Mon père avait fait la grande pêche et je l’ai suivi.

Moi, j’ai embarqué comme mousse en sortant de l’école maritime de Saint Malo qui, à l’époque, était spécialisée pour la grande pêche. Ma première campagne à 15 ans, j’ai commencé sur un vieux cargo de 82 mètres, un peu comme celui de la bande dessinée avec le capitaine Haddock. On était 70 à bords ; une partie de l’équipage était Français, c’était beaucoup des Bretons et l’autre partie, c’était des Réunionnais.

C’est une vie en communauté entre hommes. Quelques fois, il y a des heurts mais on a toujours réussi à s’entendre sans bagarre. On vit à bord, on dort à bord, on travaille à bord, on fait tout à bord, loin de tout. Mais, c’était quand même dur. Les conditions de travail aussi sont dures. Mais bon, c’était comme ça pour tout le monde et on s’habitue. Le but c’est de pêcher le plus possible et de charger le bateau. On était payé à la part et plus on pêche, plus on gagne et tout le monde donne.

Quand j’étais embarqué comme mousse ma première année, j’avais droit à ¼ de part. Quand je suis rentré à la maison, il ne me restait plus grand chose parce que quand on fait 5 mois de mer, quand on s’arrête à la Réunion au retour, ma paie de mousse, en grande partie est restée sur l’île.

Ma première campagne, à 15 ans, je m’en souviens très bien parce qu’on a eu un cyclone en plein océan Indien. Du très gros mauvais temps avec des vagues énormes plus hautes que le bateau. En plus, on s’est retrouvé 48 heures en panne de barre arrière. C’était le branle bas de combat. On était loin de tout, là où aucun bateau de secours ne peut venir avant 10 ou 12 jours. Aujourd’hui, il y a tous les systèmes de sécurité, les téléphones satellites, à l’époque, il n’y avait rien.

Je n’ai fait que 2 campagnes. Après, mon père a débarqué de la grande pêche et il a fait faire un bateau neuf de 11 mètres. C’était en 1968. J’avais 16 ans et à partir de là, j’ai fait la pêche côtière avec mon père.

C’est un autre métier, on rentre à la maison tous les jours quand on fait la pêche côtière.

A l’époque, c’était plein de bateaux dans le port de Loguivy. Je me rappelle bien de l’ambiance qu’il y avait. Quand les langoustiers rentraient, il y avait 4 ou 5 bonhommes par équipage et quand tout le monde débarquait, il y avait une sacrée ambiance sur le port. Il y avait les vieux qui étaient là, il y avait plein de bistrots et les bistrots étaient pleins tous les jours. Les gars réparaient les filets sur le quai, ça discutait, ça vivait. On a connu ça quand on était gamin, à sauter dans les canotes, à se faire engueuler par les vieux. Même si c’était pas riche, ça bougeait beaucoup.
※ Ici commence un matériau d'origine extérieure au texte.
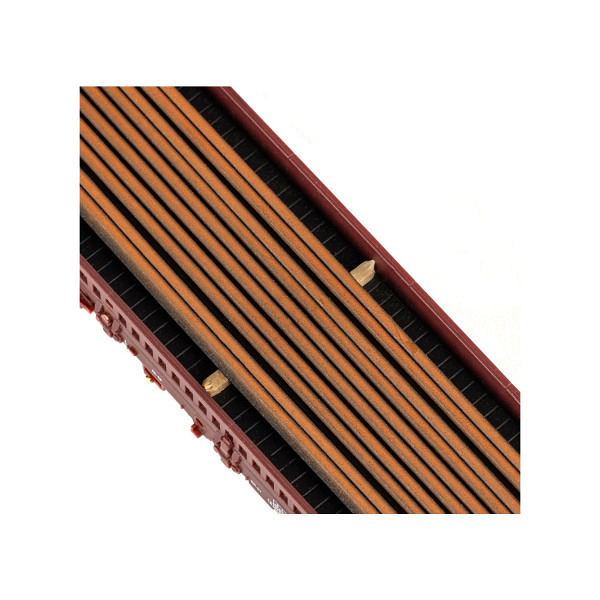 DB AG  Set bestehend aus 3 Stk. vierachsigen Niederbordwagen Bauart Res-x  - Zum Jubiläum 30 Jahre..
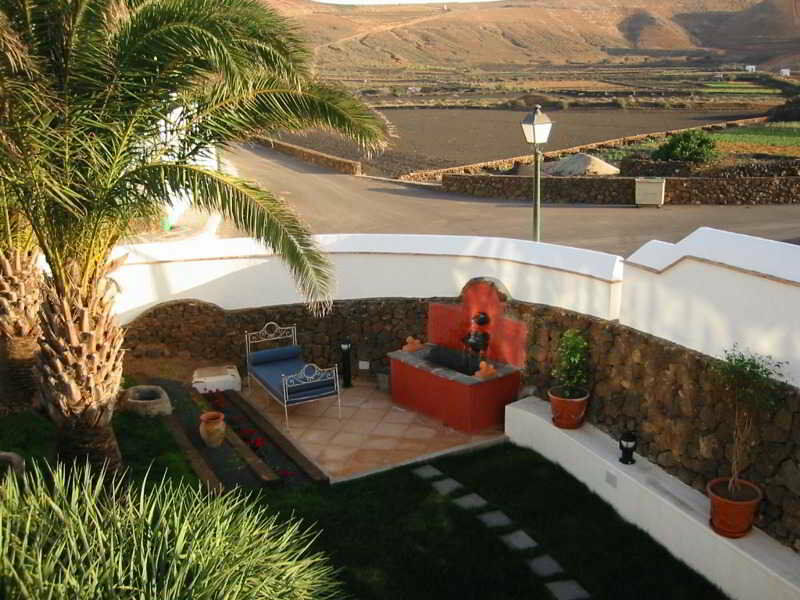 La Casona De Yaiza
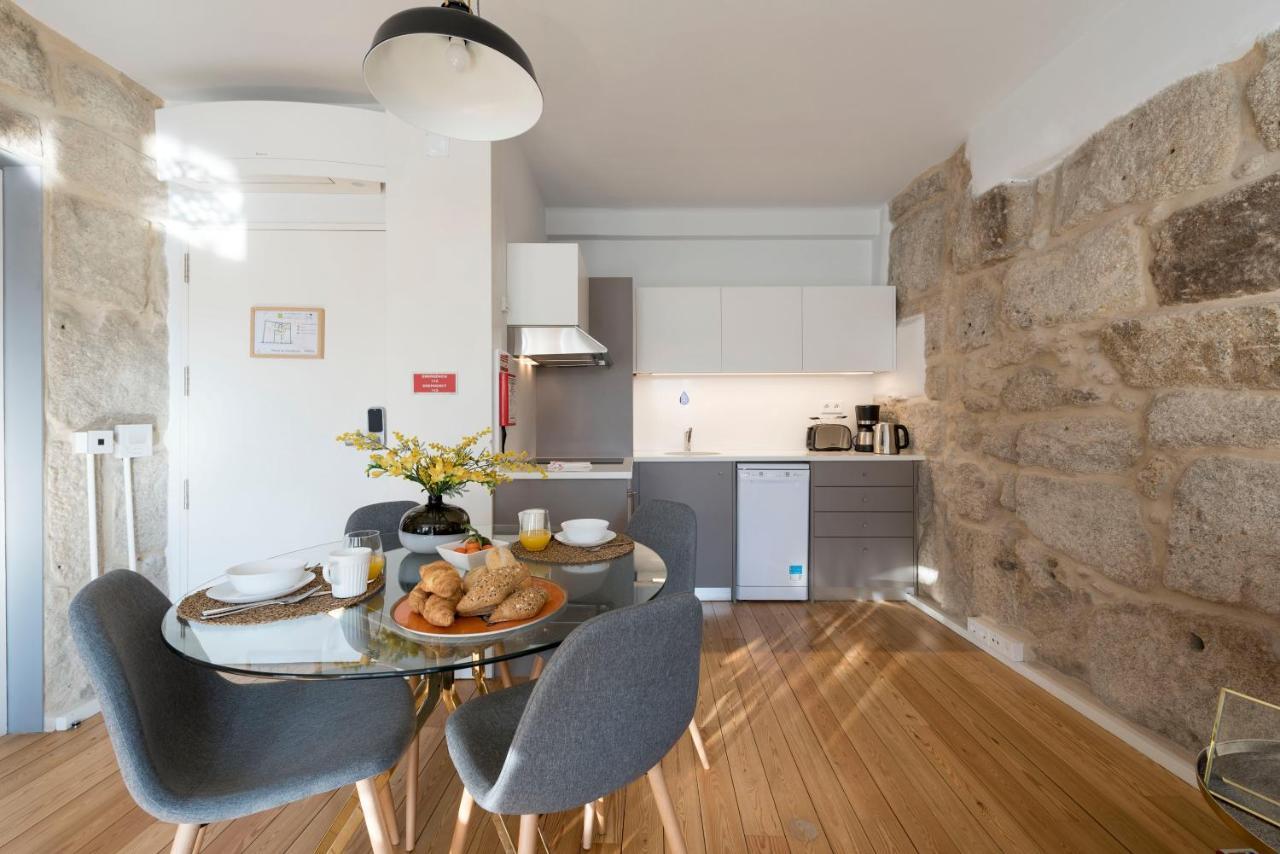 Lovelystay - Sao Domingos Apartment Porto Zewnętrze zdjęcie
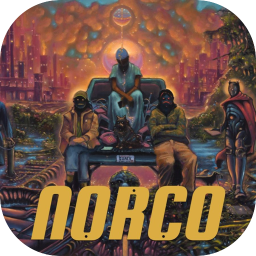 诺科 1.4.4 for Mac|Mac版下载 | NORCO 诺科 1.4.4 for Mac|Mac版下载 | NORCO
Ça fait 2 ans que j’ai arrêté. On est bien content d’être arrivé au bout. J’ai vendu mon bateau et j’ai acheté un petit bateau de plaisance pour continuer à aller en mer et pour pêcher en plaisancier. J’ai mes 2 casiers, mon filet, un petit bout de ligne.

On garde quand même de bons souvenirs, des bonnes rigolades, on oublie ce qui a été dur. Des coups durs, ici, il y en a eu comme dans tous les ports.

Loguivy, il y a 20 ans, 40 ans, c’était pas comme ça et dans 20 ans ça ne sera pas comme ça. Il n’y a que ceux qui ont vécu tout ça qui se rappellent.